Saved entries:
Start of Block

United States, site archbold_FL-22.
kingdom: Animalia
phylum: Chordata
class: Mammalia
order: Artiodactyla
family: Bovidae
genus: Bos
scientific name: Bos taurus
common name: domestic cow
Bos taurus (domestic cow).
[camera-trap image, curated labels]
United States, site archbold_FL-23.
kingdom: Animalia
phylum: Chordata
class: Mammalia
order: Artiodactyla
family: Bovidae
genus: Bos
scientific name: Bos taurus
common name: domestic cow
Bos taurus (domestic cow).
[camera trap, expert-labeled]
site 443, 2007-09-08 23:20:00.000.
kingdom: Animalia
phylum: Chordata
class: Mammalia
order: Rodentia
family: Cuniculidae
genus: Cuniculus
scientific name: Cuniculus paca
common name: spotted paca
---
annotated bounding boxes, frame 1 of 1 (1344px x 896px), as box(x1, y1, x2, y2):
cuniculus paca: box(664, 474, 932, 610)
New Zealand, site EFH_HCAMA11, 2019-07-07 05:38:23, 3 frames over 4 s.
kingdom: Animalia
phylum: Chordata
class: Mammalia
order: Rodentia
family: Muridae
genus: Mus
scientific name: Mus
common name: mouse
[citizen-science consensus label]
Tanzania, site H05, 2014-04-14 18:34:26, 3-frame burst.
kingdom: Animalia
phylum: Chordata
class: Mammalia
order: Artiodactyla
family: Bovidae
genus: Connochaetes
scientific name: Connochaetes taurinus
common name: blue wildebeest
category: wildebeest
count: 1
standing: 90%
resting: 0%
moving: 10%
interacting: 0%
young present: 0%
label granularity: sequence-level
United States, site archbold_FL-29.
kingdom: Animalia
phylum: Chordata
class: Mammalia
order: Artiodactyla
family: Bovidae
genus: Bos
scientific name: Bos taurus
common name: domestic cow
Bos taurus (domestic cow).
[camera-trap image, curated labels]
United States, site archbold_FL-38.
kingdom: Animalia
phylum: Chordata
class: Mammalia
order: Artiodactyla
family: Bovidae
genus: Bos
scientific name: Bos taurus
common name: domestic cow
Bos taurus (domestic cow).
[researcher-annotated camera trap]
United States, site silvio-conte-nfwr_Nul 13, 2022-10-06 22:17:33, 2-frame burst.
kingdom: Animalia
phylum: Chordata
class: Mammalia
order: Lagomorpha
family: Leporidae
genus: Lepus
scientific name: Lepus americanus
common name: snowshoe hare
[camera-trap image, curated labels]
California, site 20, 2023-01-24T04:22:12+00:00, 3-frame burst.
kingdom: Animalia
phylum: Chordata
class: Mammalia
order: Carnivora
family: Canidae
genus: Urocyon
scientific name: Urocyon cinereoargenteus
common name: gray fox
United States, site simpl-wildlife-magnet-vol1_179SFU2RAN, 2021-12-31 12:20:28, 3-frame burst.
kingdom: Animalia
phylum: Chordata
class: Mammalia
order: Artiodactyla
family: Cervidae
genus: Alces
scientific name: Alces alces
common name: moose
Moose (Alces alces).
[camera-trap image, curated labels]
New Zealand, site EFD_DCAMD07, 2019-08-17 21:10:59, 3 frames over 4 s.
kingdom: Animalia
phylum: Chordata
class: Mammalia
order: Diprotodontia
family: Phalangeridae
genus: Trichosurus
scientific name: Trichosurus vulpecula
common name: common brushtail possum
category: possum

End of Block

- **Description of the task**
In the entries above, tally the lines containing the word "burst" and return only the tally.

- **Task result**
4